#### Задание 1:
Перепишите из текста об Александре Малышеве отрывок между словами "Не знаю, бывает" и "из его книг.", включая их самих.
#### Задание 2:
Продолжите текст об Александре Малышеве, начав сразу после его последнего предложения.

#### Текст:
>>>>>

Не знаю, бывает ли так у кого-то ещё, но, когда я читаю книги авторов-земляков, они производят на меня особенное впечатление. Если они, конечно, пишут о нашей земле. Даже слова, кажется, в их книгах какие-то особенные. Родные, самые подходящие для того, чтобы описать именно нашу землю, наших людей, наши пейзажи. Сегодня я хочу рассказать о таком авторе и об одной из его книг.
Малышев Александр Васильевич родился в городе Середа (ныне город Фурманов Ивановской области) 26 мая 1938 года. Его детство выпало на годы Великой Отечественной войны. С 16 лет он трудился простым рабочим на фурмановской фабрике № 2. Окончил Литературный институт имени Алексея Максимовича Горького в Москве. В марте 1980 года Малышев становится членом Союза писателей, куда рекомендации ему дали поэт Михаил Александрович Дудин, прозаик Владимир Потанин и литературный критик Михаил Лобанов.

<<<<<

#### Исходные данные:
>>>>>

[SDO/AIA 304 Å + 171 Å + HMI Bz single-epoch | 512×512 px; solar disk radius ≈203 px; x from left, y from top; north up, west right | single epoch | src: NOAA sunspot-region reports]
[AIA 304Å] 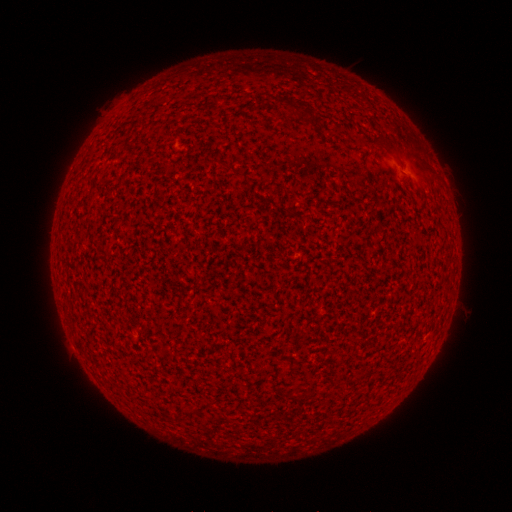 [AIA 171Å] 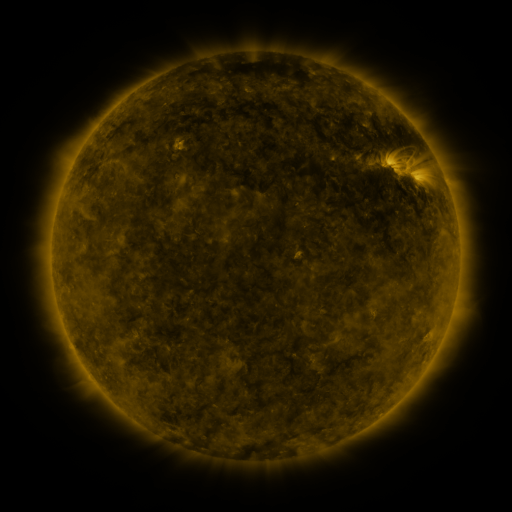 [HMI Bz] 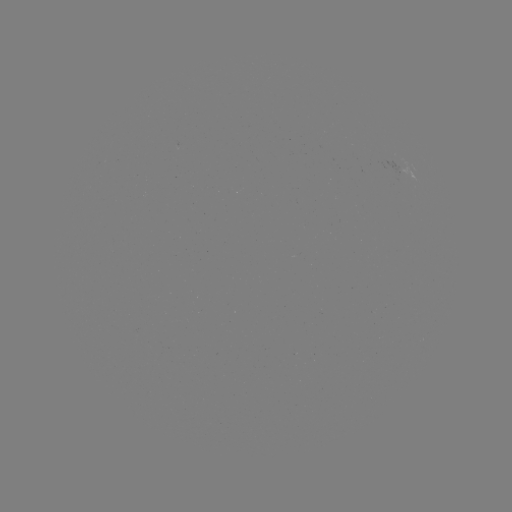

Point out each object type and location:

<<<<<

#### Ответ 1:
Не знаю, бывает ли так у кого-то ещё, но, когда я читаю книги авторов-земляков, они производят на меня особенное впечатление. Если они, конечно, пишут о нашей земле. Даже слова, кажется, в их книгах какие-то особенные. Родные, самые подходящие для того, чтобы описать именно нашу землю, наших людей, наши пейзажи. Сегодня я хочу рассказать о таком авторе и об одной из его книг.

#### Ответ 2:
Из-под пера Александра Васильевича вышли восемь книг рассказов и повестей, лирико-публицистическая книга в защиту Волги «Повествование о реке», свыше 100 солидных публикаций в ведущих журналах страны – «Наш современник», «Знамя», «Юность», «Волга», «Аврора», «Нева», «Север».
Его рассказы включались в сборники лучших рассказов русских писателей, опубликованных в газетно-журнальной периодике: «Рассказ-81», «Рассказ-82», «Рассказ-84», «Рассказ-88». Они также вошли в сборник, изданный во Франции для студентов-славистов на русском языке наравне с произведениями Распутина, Астафьева, Шукшина.
Произведения Александра Васильевича Малышева в переводах вышли в Чехословакии, в Болгарии, в Польше. Длительное время он был литературным консультантом Ивановской писательской организации, работал с молодыми авторами, дал многим «путёвку» в большую литературу. В последние годы жизни Александр Васильевич Малышев жил в волжском городе Пучеже. Умер 8 сентября 1999 года.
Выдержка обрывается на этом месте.